Als es losging, gab es das HD-Format für extrascharfe Bilder noch gar nicht, die Luftaufnahmen wurden vom Helikopter aus gemacht und nicht per Drohne. Und auch der eine oder andere Hauptdarsteller der ersten Jahre hat ­inzwischen graue Haare, aus welchen Gründen auch immer.

Im April 2005 stand der erste Dreh für die Langzeitdokumentation über die Elbphilharmonie im Terminkalender eines kleinen NDR-Teams: eine frühe Projektpräsentation auf Kampnagel, die Spannung war groß. Elf Jahre, etliche Irrtümer und Aufregungen später ist das Gebäude fast beinahe komplett betriebsfertig.

Die Filme ebenfalls, fast. Denn es wird nicht nur einen geben, sondern gleich drei, mit klar unterschiedlichen Schwerpunkten: einen 60-Minüter, der am 4. November, dem Tag der Plaza-Einweihung, im NDR laufen wird; ein 45-Minuter am Abend des ersten Eröffnungskonzerts, nach den „Tagesthemen“, am 11. Januar; und eine knapp einstündige Version im Rahmen eines Elbphilharmonie-Schwerpunkts am 15. Januar auf Arte.

Im Video: Rundgang auf der Elbphilharmonie-Plaza:

Der NDR-Film wird seinen Schwerpunkt auf die Baugeschichte legen, genauer gesagt auf vier Aspekte: Fassade, Stühle, Lampen, Akustik. Die Arte-Variation soll sich mehr mit der Musik und der internationalen Bedeutung des neuen Konzerthauses beschäftigen.

Im vergangenen Jahrzehnt trafen sich die NDR-Filmer regelmäßig mit allen am Bau Beteiligten, um Wegmarken für die Langstrecke abzustecken, um ja nichts zu verpassen. Um am Ende eine Ordnung zu erhalten, einen roten Faden durch die Rohmaterialberge ziehen zu können, haben sich die Filmemacher vier Protagonisten gesucht und gefunden: den Fahrer eines Abrissbaggers, die Bauleiterin der Plaza, einen Stahlbauer und einen ehemaligen Hafenarbeiter.

Drei Jahre in etwa hatte man fürs Projekt veranschlagt

In die Kategorie der großen Momente gehört für das NDR-Team der Besuch in einer tschechischen Glasbläserei.

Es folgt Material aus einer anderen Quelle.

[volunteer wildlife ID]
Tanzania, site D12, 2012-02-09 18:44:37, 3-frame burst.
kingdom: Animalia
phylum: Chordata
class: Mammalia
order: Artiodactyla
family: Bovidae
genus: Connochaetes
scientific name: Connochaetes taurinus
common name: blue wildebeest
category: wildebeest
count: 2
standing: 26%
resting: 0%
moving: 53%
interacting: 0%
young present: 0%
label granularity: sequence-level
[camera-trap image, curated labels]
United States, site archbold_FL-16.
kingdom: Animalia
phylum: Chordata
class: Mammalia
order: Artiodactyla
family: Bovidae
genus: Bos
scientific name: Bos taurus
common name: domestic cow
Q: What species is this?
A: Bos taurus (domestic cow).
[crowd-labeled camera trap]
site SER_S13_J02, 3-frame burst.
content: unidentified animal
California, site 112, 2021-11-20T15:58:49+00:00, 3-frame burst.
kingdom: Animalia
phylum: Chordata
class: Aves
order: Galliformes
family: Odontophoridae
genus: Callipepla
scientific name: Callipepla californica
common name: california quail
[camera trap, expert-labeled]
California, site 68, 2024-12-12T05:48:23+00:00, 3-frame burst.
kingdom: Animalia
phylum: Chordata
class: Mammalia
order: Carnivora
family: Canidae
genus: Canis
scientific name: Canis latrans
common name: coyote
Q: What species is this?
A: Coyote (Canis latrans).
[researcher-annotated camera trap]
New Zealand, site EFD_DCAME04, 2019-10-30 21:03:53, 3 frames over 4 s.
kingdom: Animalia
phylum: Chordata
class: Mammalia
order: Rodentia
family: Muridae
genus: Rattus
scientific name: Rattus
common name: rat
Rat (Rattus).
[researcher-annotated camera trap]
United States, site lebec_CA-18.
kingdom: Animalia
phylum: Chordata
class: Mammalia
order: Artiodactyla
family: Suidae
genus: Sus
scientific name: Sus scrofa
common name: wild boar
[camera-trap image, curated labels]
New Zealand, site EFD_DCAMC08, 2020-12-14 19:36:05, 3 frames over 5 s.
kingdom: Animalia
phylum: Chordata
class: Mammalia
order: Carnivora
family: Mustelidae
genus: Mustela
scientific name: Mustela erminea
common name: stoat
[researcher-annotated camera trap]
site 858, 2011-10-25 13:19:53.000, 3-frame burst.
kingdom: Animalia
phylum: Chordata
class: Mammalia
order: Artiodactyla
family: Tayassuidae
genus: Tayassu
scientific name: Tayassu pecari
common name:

Dort wurden von lange gesuchten Spezialisten die Kugellampen für den Großen Saal hergestellt, die natürlich im Detail ganz anders sein sollten als herkömmliche Lampenkugeln, deswegen wurde am Ende erbarmungslos ­gesiebt, etliche Exemplare endeten als Scherbenhaufen.

Ganz besonders waren auch die Momente, wenn einer der Architekten den Handwerkern auf der Plaza Ziegel für Ziegel erklärte, an welcher Stelle dieser oder jener Farbton zu sein hatte, ­damit es am Ende trotzdem wie rein ­zufällig aussah, ohne es tatsächlich zu sein.

„Ich habe noch nie so viel Geld auf einen Schlag für Konzertkarten ausgegeben“, antwortet Quibeldey, breit strahlend, auf die Frage, ob er bald auch privat hören und besuchen wird, was er bislang nur dienstlich vor der Linse hatte. Eigentlich sollte es ein überschaubares Projekt werden, „Ein Bau entsteht“, hatte er die Anfänge beschrieben. Drei Jahre in etwa hatte man damals gedacht, nichts Besonderes. Es kam ganz anders.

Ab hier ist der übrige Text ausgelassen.